Task objective. Could you write out the records below exactly as they appear?

Recorded information.
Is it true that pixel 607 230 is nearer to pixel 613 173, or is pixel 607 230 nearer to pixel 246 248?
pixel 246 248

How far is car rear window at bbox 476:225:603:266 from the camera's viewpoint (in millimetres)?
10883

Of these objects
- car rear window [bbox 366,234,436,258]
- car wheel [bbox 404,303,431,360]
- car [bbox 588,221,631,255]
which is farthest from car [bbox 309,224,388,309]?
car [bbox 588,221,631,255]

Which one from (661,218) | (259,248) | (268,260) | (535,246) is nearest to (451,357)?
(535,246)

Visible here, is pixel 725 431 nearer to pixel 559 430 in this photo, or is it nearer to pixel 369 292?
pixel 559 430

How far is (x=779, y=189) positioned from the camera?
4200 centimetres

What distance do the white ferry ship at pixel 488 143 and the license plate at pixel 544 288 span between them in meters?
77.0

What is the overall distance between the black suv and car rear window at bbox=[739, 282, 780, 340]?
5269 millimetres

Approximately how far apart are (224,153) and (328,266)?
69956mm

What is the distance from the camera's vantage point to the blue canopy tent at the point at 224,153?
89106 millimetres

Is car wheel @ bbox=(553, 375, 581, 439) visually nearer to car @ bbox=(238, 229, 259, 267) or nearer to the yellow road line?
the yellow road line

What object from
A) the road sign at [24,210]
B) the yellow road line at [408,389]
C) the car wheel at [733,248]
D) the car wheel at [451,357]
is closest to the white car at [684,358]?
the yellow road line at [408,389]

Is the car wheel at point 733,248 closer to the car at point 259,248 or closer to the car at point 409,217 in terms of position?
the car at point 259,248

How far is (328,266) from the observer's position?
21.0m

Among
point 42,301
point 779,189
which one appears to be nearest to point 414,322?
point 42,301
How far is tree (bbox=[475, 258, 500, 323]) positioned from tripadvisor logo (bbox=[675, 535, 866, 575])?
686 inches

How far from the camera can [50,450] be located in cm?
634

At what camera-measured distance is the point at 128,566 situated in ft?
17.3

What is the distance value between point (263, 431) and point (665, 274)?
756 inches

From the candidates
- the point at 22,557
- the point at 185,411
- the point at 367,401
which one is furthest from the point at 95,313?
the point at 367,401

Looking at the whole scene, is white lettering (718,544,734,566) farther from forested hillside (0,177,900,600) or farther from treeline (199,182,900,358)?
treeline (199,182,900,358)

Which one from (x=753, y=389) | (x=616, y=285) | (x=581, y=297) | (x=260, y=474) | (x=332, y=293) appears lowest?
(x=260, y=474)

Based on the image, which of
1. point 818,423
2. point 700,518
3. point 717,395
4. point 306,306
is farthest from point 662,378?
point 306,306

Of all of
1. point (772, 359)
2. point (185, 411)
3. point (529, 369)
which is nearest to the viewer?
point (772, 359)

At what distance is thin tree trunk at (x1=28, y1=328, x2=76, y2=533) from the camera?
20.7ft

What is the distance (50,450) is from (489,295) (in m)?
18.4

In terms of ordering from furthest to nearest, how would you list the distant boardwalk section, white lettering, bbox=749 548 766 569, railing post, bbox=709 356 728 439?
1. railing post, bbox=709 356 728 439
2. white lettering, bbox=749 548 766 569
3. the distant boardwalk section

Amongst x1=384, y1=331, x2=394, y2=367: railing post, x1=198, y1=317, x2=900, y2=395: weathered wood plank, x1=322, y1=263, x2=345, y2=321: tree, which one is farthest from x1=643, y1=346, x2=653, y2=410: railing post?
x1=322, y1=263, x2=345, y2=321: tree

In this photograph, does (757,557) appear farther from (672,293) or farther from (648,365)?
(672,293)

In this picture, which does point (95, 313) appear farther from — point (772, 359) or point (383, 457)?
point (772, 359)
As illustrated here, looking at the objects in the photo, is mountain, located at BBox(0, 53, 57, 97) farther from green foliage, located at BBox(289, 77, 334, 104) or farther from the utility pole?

The reply.
Is it true that pixel 607 230 is nearer to pixel 613 173, or is pixel 607 230 nearer to pixel 246 248?
pixel 246 248

How far is car rear window at bbox 476:225:603:266 from the camera's viewpoint (in millimetres)?
10883

Of these objects
- car rear window [bbox 366,234,436,258]
- car wheel [bbox 404,303,431,360]
- car [bbox 588,221,631,255]
which is farthest from car [bbox 309,224,388,309]?
car [bbox 588,221,631,255]

Which one from (661,218) | (259,248) | (268,260) | (535,246) is nearest to (451,357)?
(535,246)

Visible here, is pixel 725 431 nearer to pixel 559 430 in this photo, or is it nearer to pixel 369 292?
pixel 559 430

How far is (x=779, y=189) positioned from the camera?
4200 centimetres

What distance do the white ferry ship at pixel 488 143 and the license plate at pixel 544 288 span between them in meters?
77.0

What is the overall distance between the black suv and car rear window at bbox=[739, 282, 780, 340]?
5269 millimetres

Approximately how far apart are (224,153) and (328,266)?
69956mm

What is the distance from the camera's vantage point to the blue canopy tent at the point at 224,153?
89106 millimetres

Is car wheel @ bbox=(553, 375, 581, 439) visually nearer to car @ bbox=(238, 229, 259, 267) or nearer to the yellow road line?
the yellow road line

What object from
A) the road sign at [24,210]
B) the yellow road line at [408,389]
C) the car wheel at [733,248]
D) the car wheel at [451,357]
is closest to the white car at [684,358]?
the yellow road line at [408,389]

Is the car wheel at point 733,248 closer to the car at point 259,248 or closer to the car at point 409,217 in terms of position?
the car at point 259,248

How far is (328,266) from the observer's position?
21.0m

Among
point 42,301
point 779,189
which one appears to be nearest to point 414,322?
point 42,301
How far is tree (bbox=[475, 258, 500, 323]) positioned from tripadvisor logo (bbox=[675, 535, 866, 575])?
686 inches

How far from the camera can [50,450] be located in cm?
634

At what camera-measured distance is the point at 128,566 situated in ft?
17.3

What is the distance value between point (263, 431) and point (665, 274)?
756 inches

From the candidates
- the point at 22,557
- the point at 185,411
- the point at 367,401
which one is furthest from the point at 95,313?
the point at 367,401

Looking at the whole scene, is white lettering (718,544,734,566) farther from forested hillside (0,177,900,600) or farther from treeline (199,182,900,358)?
treeline (199,182,900,358)

Which one from (x=753, y=389) | (x=616, y=285) | (x=581, y=297) | (x=260, y=474) | (x=332, y=293) appears lowest?
(x=260, y=474)

Based on the image, which of
1. point 818,423
2. point 700,518
3. point 717,395
4. point 306,306
is farthest from point 662,378?
point 306,306

Of all of
1. point (772, 359)
2. point (185, 411)
3. point (529, 369)
which is nearest to the viewer?
point (772, 359)

At what distance is thin tree trunk at (x1=28, y1=328, x2=76, y2=533) from the camera?
20.7ft

What is the distance (50,450) is from (489,295) (in m)?
18.4

In terms of ordering from furthest to nearest, how would you list the distant boardwalk section, white lettering, bbox=749 548 766 569, railing post, bbox=709 356 728 439?
1. railing post, bbox=709 356 728 439
2. white lettering, bbox=749 548 766 569
3. the distant boardwalk section

Amongst x1=384, y1=331, x2=394, y2=367: railing post, x1=198, y1=317, x2=900, y2=395: weathered wood plank, x1=322, y1=263, x2=345, y2=321: tree, which one is farthest from x1=643, y1=346, x2=653, y2=410: railing post?
x1=322, y1=263, x2=345, y2=321: tree

In this photograph, does (757,557) appear farther from (672,293) or farther from (648,365)?
(672,293)

In this picture, which does point (95, 313) appear farther from — point (772, 359) or point (383, 457)?
point (772, 359)
As illustrated here, looking at the objects in the photo, is mountain, located at BBox(0, 53, 57, 97) farther from green foliage, located at BBox(289, 77, 334, 104) or farther from the utility pole?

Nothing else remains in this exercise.